Saturday, July 19, 2014
Wish We Had Talked About Death Before Papa Died
I pulled into the driveway and there he was standing in the window with the dog by his side. They were waiting patiently for some word about the events of the night. I had left the house around midnight and now the sun was preparing to show itself. More hours had passed than I realized. Why didn't I think about this before now? How should I tell him? What words should I use? Oh God! There is no time to ponder anything. He sees me. He has been waiting for hours. I hope he wasn't afraid. Why didn't I use the drive home to figure this out? Mommy will be here in a minute, maybe she will know what to say. I waited for her to pull in behind me and we got out together. We were in shock. She was still trembling. I was numb and the tears that would flood my world in the coming days and weeks and months had not yet made an appearance. The front door opened and he stepped out into the twilight and asked, "Where is Papa?" Neither of us spoke as we walked towards him. "Go in house and put Moses away before he gets loose," I instructed. "Ok, but where's Papa? Did he have to stay? Who's with him? My son had already experienced more hardship than most but this kind of loss was still unknown to him. For a moment, I felt like a complete failure. I could not protect him. "Moses doesn't want to go out," he said. I rolled my eyes and commanded the dog to go lay down somewhere but he was already laying down. "What's wrong," my son asked.
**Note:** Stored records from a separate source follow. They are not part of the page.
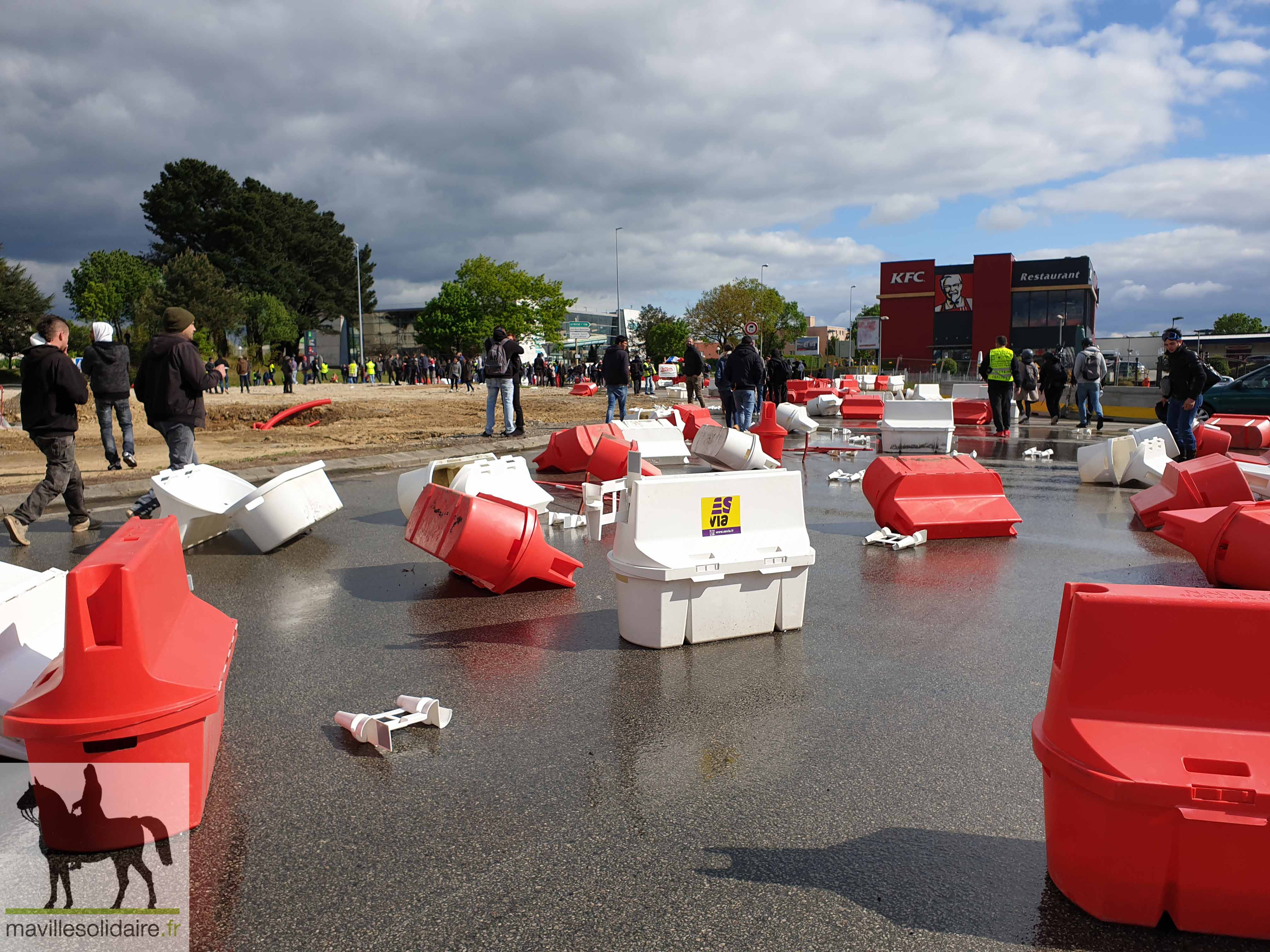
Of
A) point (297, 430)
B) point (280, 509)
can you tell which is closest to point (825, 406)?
point (297, 430)

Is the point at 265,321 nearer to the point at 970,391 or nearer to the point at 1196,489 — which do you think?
the point at 970,391

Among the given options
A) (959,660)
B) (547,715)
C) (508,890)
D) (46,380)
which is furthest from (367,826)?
(46,380)

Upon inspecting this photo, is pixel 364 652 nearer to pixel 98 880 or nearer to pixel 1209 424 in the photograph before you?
pixel 98 880

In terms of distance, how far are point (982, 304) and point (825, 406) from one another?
54.5 metres

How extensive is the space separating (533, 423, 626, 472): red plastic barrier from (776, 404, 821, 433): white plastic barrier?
6.85 m

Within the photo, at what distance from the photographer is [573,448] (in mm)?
12367

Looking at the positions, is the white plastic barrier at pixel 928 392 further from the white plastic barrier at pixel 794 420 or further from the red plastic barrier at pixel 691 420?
the red plastic barrier at pixel 691 420

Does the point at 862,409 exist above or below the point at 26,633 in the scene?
above

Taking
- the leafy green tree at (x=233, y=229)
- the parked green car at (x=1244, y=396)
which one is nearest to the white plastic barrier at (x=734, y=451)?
the parked green car at (x=1244, y=396)

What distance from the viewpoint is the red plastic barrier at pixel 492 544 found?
6.16 m

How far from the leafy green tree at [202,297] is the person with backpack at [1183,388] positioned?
208ft

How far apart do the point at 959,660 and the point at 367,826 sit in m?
3.29

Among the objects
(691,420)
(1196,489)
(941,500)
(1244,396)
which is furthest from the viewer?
(1244,396)

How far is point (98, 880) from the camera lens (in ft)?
9.30
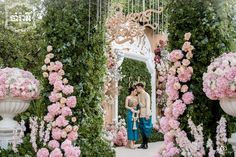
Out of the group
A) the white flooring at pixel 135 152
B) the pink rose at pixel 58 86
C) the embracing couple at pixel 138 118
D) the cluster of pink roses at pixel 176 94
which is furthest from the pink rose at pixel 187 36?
the embracing couple at pixel 138 118

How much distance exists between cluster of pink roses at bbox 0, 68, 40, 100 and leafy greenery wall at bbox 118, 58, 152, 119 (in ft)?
17.6

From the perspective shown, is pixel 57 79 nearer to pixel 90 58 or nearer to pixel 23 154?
pixel 90 58

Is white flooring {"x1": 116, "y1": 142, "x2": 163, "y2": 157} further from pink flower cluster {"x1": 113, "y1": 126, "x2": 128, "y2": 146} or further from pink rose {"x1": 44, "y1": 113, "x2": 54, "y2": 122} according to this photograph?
pink rose {"x1": 44, "y1": 113, "x2": 54, "y2": 122}

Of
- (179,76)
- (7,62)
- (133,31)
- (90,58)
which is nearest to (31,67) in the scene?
(7,62)

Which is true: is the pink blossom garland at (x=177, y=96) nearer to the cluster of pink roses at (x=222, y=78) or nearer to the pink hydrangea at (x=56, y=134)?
the cluster of pink roses at (x=222, y=78)

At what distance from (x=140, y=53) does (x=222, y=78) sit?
7.79m

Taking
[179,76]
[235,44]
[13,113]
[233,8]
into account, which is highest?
[233,8]

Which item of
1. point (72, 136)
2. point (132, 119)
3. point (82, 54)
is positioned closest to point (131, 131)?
point (132, 119)

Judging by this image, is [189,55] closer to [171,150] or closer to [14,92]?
[171,150]

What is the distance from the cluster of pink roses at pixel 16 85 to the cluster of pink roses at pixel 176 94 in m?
1.28

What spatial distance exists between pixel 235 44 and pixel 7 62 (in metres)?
4.34

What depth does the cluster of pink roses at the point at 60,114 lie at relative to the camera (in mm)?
3922

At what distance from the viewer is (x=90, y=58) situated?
4.34m

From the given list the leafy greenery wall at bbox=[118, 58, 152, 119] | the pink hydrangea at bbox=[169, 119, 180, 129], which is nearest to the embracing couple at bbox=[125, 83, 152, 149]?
the leafy greenery wall at bbox=[118, 58, 152, 119]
My mother sat on the couch and asked my boy to come sit in her lap. "Isaiah, Papa went to be with Jesus". It was clear that he was not grasping the message that she was trying to convey so she tried again. "What I mean is that Papa is needed in Heaven so that is where he went. Do you understand," she asked. Isaiah turned to me and asked, "Will he come back when he is finished doing what God needs him to do?" "No, Isaiah. Papa died at the hospital tonight." I will never forget my child's reaction. I could see the brutal reality of that night roll through his being. I can still hear his sobbing. He was 12 years-old and until that day he had never sobbed. Mommy sobbed. Isaiah sobbed. No one spoke for almost an hour.
I have often wondered how that night might have played out differently and if it would have made a difference in the way my child processed his grief had I been better prepared. As parents, we want to protect our children from harsh realities. Death is inevitable and unpredictable and real. It is absolutely beyond our control. We cannot protect them from it. We can do a better job of preparing them for it. The experts agree that talking about the possibility before a tragedy occurs is best. I think common sense would agree!